Abstract

When we file federal taxes, our individual tax burdens are affected by whether our employers and the IRS classify us as “employees” or “contractors.” Today, that distinction is not a neat one. Classifying workers as “employees” or “contractors” belies increasing similarities—like the ability to work remotely during the COVID-19 pandemic—between those classifications. With those increasing similarities in mind, this Note makes two arguments about the employee / contractor distinction in federal tax law. First, federal tax law draws an increasingly arbitrary and unfair line between employees and contractors given the modern substantive convergence of work done as an “employee” or a “contractor.” And second, updating how this distinction is drawn and applied within federal tax law can better serve the purposes of the provisions that treat employees and contractors differently.
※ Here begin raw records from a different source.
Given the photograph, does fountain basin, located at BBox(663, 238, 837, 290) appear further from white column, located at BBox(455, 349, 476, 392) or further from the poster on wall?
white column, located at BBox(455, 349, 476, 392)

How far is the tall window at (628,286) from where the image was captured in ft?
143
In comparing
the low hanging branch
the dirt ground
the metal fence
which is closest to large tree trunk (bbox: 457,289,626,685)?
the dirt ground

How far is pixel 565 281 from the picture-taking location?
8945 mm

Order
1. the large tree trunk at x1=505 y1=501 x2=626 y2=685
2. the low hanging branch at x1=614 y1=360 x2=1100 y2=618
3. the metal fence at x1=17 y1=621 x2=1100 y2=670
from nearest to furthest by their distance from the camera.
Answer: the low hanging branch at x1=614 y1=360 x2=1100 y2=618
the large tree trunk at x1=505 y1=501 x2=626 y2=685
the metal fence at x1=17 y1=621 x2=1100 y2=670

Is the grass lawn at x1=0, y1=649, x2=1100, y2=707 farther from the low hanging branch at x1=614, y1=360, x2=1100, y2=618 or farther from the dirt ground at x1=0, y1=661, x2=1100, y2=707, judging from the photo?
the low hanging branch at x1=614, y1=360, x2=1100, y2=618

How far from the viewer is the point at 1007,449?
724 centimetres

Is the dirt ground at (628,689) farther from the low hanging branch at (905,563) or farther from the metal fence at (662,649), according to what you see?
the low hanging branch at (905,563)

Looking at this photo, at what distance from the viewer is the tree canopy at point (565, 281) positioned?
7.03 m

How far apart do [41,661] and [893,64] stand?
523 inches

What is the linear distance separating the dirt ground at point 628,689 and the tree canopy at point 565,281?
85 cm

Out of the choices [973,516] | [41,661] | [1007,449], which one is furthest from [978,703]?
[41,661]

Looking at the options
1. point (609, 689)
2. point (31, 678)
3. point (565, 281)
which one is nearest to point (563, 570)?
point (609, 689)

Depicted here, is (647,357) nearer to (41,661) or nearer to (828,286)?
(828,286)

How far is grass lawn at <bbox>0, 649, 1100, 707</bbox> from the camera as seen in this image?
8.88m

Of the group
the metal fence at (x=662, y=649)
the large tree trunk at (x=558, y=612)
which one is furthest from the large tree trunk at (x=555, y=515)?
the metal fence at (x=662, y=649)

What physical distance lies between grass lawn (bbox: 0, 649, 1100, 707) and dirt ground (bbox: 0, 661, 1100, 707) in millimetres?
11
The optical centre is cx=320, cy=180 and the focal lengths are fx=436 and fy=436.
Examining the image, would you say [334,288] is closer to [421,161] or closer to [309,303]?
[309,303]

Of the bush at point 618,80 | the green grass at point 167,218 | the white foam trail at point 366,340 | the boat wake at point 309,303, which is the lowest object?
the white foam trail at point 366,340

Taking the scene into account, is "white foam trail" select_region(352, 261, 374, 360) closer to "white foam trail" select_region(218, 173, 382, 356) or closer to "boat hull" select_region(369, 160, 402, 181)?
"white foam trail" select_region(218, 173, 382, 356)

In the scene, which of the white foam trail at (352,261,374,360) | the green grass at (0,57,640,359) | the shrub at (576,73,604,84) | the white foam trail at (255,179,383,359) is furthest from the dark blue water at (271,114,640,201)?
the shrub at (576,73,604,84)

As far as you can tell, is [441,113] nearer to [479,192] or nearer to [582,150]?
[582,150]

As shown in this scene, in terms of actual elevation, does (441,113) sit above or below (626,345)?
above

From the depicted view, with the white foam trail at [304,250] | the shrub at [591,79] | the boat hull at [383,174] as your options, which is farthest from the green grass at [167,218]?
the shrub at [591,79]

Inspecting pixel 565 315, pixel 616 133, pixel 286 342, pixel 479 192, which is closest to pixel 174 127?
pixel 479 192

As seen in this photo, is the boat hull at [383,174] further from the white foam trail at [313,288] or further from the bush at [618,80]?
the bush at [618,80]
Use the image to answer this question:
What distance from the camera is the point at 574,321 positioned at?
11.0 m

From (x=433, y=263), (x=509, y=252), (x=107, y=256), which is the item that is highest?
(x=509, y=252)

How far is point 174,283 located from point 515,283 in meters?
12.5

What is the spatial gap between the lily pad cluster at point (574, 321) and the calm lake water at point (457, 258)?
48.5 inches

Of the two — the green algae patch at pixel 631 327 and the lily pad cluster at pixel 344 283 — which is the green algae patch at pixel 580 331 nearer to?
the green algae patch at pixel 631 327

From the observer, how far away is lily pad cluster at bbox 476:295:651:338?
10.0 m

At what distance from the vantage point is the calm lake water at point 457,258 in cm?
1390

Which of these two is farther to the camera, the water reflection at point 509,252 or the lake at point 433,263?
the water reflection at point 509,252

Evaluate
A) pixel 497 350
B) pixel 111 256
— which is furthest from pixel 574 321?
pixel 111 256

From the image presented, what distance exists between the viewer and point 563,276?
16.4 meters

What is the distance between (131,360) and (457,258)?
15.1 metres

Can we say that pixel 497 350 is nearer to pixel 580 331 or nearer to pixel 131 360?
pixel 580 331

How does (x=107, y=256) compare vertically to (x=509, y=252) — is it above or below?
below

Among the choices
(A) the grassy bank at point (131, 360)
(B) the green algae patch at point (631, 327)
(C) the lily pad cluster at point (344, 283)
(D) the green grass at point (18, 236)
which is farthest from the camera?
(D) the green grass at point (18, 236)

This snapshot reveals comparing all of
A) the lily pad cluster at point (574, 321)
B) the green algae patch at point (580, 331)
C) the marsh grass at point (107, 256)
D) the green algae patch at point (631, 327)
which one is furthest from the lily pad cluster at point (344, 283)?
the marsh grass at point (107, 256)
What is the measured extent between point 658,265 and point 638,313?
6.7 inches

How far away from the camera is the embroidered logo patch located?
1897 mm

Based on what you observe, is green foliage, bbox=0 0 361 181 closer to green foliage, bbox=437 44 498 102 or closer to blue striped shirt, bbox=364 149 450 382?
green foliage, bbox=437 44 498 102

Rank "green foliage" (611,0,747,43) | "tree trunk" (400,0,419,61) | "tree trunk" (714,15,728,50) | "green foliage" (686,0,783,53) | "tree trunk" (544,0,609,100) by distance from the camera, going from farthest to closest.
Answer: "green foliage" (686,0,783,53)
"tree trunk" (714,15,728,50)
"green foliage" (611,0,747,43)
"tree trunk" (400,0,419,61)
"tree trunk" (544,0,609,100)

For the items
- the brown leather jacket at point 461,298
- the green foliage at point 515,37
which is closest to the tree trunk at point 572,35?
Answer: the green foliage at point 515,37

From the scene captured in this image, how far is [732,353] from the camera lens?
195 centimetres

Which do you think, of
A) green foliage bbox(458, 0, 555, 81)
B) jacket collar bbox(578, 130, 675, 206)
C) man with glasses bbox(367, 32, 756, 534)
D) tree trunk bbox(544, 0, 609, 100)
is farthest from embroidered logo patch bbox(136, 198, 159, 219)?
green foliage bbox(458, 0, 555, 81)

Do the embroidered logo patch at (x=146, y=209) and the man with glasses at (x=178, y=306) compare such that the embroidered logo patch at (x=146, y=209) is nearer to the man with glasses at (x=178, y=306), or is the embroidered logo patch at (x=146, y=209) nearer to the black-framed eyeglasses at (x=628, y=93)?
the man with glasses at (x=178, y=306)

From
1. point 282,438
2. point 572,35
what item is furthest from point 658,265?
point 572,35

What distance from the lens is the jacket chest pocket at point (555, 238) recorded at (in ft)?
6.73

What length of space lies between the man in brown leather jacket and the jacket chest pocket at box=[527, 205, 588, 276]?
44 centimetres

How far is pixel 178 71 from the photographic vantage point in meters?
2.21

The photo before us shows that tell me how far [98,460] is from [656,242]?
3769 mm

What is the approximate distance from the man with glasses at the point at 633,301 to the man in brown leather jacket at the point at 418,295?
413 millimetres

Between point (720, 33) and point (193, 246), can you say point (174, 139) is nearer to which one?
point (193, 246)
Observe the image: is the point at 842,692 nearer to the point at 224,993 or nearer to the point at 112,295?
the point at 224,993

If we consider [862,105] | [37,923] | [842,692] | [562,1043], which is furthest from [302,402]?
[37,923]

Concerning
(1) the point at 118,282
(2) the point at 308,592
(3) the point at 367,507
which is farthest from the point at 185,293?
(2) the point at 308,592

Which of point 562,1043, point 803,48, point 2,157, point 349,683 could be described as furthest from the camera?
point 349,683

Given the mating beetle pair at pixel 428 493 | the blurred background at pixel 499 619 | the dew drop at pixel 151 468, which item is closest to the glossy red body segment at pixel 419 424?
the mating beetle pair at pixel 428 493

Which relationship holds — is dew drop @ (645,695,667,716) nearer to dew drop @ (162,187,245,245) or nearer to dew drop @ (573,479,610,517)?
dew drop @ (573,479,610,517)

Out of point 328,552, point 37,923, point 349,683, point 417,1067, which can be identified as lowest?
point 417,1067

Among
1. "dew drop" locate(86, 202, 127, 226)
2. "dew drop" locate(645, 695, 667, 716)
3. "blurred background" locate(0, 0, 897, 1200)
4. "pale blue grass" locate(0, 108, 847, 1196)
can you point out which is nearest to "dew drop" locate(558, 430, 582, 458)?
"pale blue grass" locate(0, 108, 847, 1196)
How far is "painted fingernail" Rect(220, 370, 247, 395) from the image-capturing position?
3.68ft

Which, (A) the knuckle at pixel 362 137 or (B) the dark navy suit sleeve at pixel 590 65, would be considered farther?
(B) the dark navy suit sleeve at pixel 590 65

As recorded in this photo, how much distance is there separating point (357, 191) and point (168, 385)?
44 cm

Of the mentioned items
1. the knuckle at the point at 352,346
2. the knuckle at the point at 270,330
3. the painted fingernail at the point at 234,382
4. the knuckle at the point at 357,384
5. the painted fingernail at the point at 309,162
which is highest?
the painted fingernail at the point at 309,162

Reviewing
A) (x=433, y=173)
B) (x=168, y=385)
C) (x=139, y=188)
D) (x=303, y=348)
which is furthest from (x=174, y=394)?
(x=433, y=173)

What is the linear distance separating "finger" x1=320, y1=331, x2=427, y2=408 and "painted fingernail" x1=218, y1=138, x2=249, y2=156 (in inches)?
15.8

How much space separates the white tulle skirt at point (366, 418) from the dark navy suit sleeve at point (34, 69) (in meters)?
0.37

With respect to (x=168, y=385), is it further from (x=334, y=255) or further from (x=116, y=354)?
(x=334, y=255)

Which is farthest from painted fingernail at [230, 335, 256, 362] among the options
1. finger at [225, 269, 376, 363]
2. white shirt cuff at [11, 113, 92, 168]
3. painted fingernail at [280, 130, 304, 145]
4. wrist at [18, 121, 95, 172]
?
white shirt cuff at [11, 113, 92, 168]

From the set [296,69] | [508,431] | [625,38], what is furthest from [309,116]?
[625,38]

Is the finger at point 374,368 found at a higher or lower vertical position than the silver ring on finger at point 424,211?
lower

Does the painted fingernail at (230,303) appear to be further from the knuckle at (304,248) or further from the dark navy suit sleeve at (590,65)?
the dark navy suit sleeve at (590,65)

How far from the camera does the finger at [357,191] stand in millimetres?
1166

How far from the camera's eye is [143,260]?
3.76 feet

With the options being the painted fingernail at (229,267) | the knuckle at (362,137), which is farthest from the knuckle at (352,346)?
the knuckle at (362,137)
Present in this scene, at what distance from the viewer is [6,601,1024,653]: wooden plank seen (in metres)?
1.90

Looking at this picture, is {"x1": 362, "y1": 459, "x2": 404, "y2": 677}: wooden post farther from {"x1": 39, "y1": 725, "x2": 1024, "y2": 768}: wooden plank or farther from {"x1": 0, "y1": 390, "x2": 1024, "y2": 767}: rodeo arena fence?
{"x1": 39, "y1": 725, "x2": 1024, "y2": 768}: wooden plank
While federal tax law is not alone in promulgating inequities surrounding this distinction, this Note chose to focus on federal tax law’s application of the distinction for two reasons. Federal tax law already has tools it can use to shift workers toward one classification or another, so there is less need for a large legislative overhaul, which means it will not take as much to effect change. Also, shifting worker classification could help remedy problems currently facing federal tax law. As a result, federal tax law should be motivated by self-interest to acknowledge the similarities between employees and contractors today. With that motivation and the tools to effect change, federal tax law is the perfect area of law to start championing an updated application of the employee / contractor distinction which reflects the modern workforce. The law just needs a nudge in the right direction.